泥人还有三分土性,何况林琪还不是个泥人呢。

所以她这一番话,是毫不客人毫不留情,一点面子也没给林瑜留。

吃了妹妹这一番挖苦,林瑜的面子哪挂得住啊,当时眼睛就瞪圆了,眼眉也竖起来了,生气的问道:“你说谁是泼妇?你说谁是泼妇?你到是不泼,小小年纪就会勾引姐夫,我宁可当泼妇,也不当yin妇!”

林琪一见她说话如此难听,顿时气撞胸臆,感觉自己身上火气噌噌上长,满身都在往外散外着恐怖的怒火。

忍林瑜已经忍的太多了,林琪不想再忍了。她对着同样气呼呼的林瑜冷笑一声道:“好,你既然说我是yin妇,那我也不能白顶这个名号不是?本来我对丁俊安一点心思都没有,你既然要强行把我们往一块撮合,那我就不客气了,以后看见丁俊安一次我就勾搭他一次,早晚把他勾到手,让他休了你这个到处丢人的泼妇!”

说罢,林琪怦一声把门关上了,从里面紧紧闩牢了。

林瑜在外面的疯狂的撞着门大喊大叫:“五丫,你敢勾搭丁俊安,看我不撕了你这个小蹄子?毛都没长齐就想学人家勾引男人,你这个不要脸的…”呜哩哇啦一大堆的污言秽语,与市井泼妇骂街没有区别。

林琪一回头,就看见半夏正担忧的望着她:“小姐,你和她一般见识干吗?你刚才这话要是传到外面去,你的名声可就彻底毁了。”

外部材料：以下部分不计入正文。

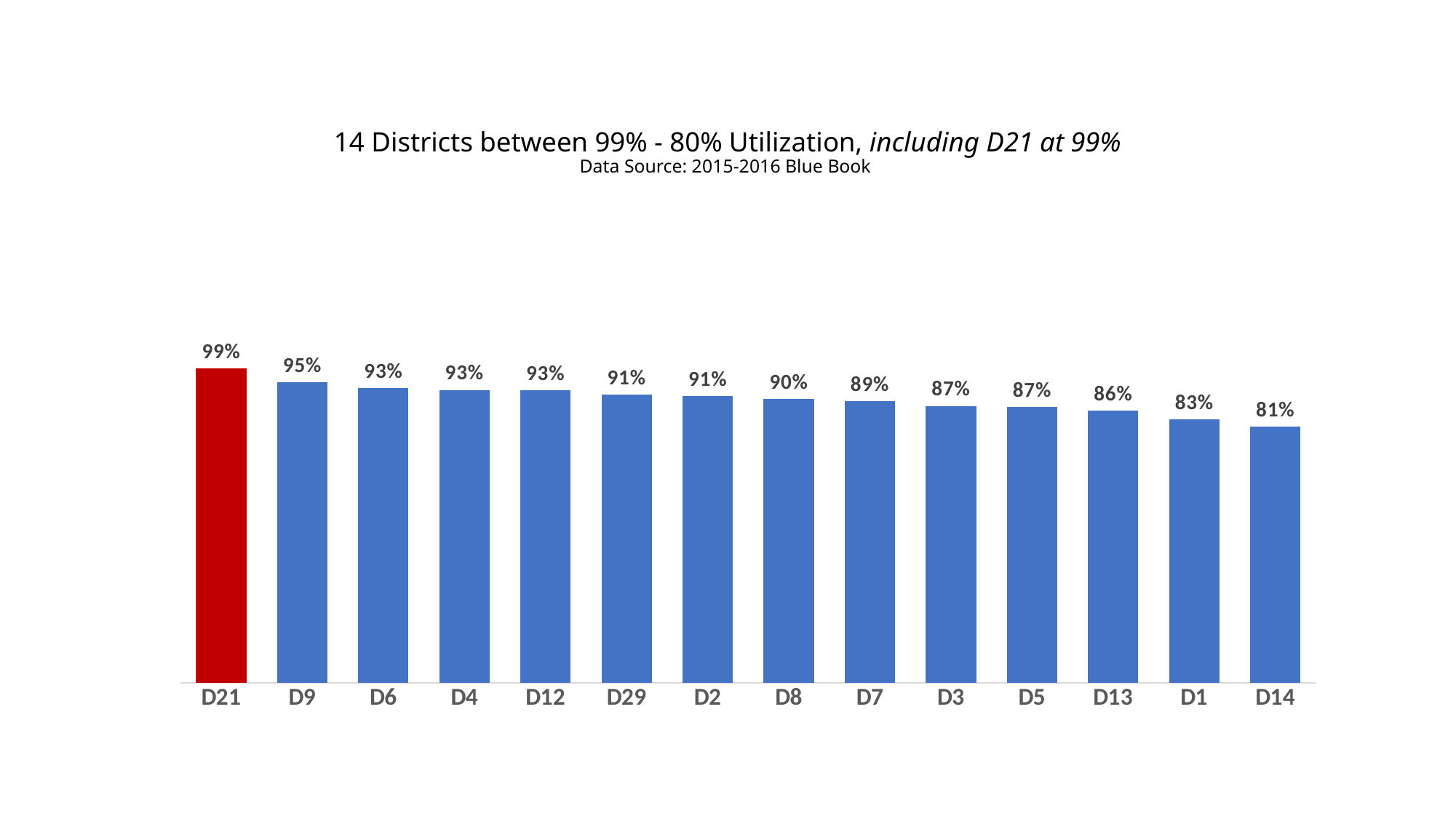
What kind of chart is shown on the slide? Bar chart What is the difference between the utilization of D9 and D1? 12% Which district has the highest utilization? D21 What is the utilization value for D29? 91% Which district has the lowest utilization? D14 How many districts are shown in the chart? 14 What is the utilization value for D21? 99% Do the values rise or fall from left to right along the x axis? Fall Which has a higher utilization, D8 or D3? D8 What is the difference between the utilization of D21 and D14? 18% Which district's bar is coloured red? D21 What is the utilization value for D13? 86%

“没事。她不敢说出去。”林琪想了想林瑜那人品也不太保险,于是又靠在门边隔着门对林瑜凉凉说道:“有功夫在这儿骂人,不如赶紧去把丁俊安看好了。等我洗完澡出去,可就要开始勾搭了!以后你们两口子别在我面前出现,要不然,哼哼,下堂妇听说可是挺惨的!”

外面的骂声立刻停止了,一阵噔噔噔脚步声响,林瑜迅速跑离了后院。

林琪转回身对半夏笑道:“看见没?她也有怕的,她怕我真把丁俊安勾搭来。她绝对不会把今天这事儿说出去的,万一外面传的太厉害了,我名节受损,没准会真嫁给丁俊安,丁俊安本来就不喜欢她,反正是一家的女儿,她又没生一儿半女,没准真会休她娶我呢,她心里明白着呢。”

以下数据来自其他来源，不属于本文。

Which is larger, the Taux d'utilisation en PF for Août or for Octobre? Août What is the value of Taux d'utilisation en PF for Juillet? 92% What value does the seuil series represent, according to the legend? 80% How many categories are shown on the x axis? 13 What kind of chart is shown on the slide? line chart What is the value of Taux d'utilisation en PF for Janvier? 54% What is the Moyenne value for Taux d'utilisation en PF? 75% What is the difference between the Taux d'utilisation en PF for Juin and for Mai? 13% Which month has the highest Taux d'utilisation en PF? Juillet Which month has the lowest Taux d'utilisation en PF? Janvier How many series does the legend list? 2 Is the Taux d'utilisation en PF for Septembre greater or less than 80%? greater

听林琪这样解释,半夏就放心了,赶紧过来伺候林琪洗澡。

等林琪洗漱干净穿戴整齐回到前院,果然没看到林瑜和丁俊安。

小林瑶哭睡了,朱七娘林守平和四个柱子都聚集在客厅里,在讨论刚才的事情。

三四柱那时候还没放学,所以没看见过程,不过已经听朱七娘从头到尾说一遍了。

见林琪过来了,三四柱一见林琪一脑门的青紫,不由大怒。

四柱气愤的说道:“娘,以后少叫大姐过来,她都过继出去了,以后少让她搀和咱家的事儿!”

“我也没想到会这样,我寻思她好歹也是你们大姐,咱家有大喜事,咋能落下她呀?”提起这个大女儿,朱七娘自己都觉得没脸替她辩解。

三柱一声不吭的找来药油,过来帮林琪揉额头:“五丫你挺着点,淤血必须揉开才好的快,就是有点疼。”

林琪又不是真正九岁的小孩,自然是挺的住,不过三柱揉的真疼啊!

二柱今天已经十五岁了,不仅干活当个大人使了,就连说话也有点权利了,他也不高兴的对朱七娘道:“娘,以后你也教教大姐当媳妇的规矩,天天和姐夫这么闹,姐夫要是真休了她,吃亏的还是她!”

这个社会,女人如果被休,后果是极其严重的,不仅名声扫地,还会受人唾弃,就连娘家也会被人指指点点,以后四个柱子说亲都不好说。

而且对林瑜来说,一旦被休了,这辈子都不可能再找到象丁家这样呼奴唤婢的婆家了,不可能再这样坐享其成了,贫穷困苦和守活寡比起来,她更害怕的是前者。

朱七娘见儿子们都不希望再和大丫走的太近了,只得无奈的叹了口气。

六柱却在此时添了把火:“娘,我刚才在外边,听到大姐骂五姐了,骂的可难听了,说五姐勾引姐夫!”

他这句话一出,另外三个柱子顿时更是火上浇油。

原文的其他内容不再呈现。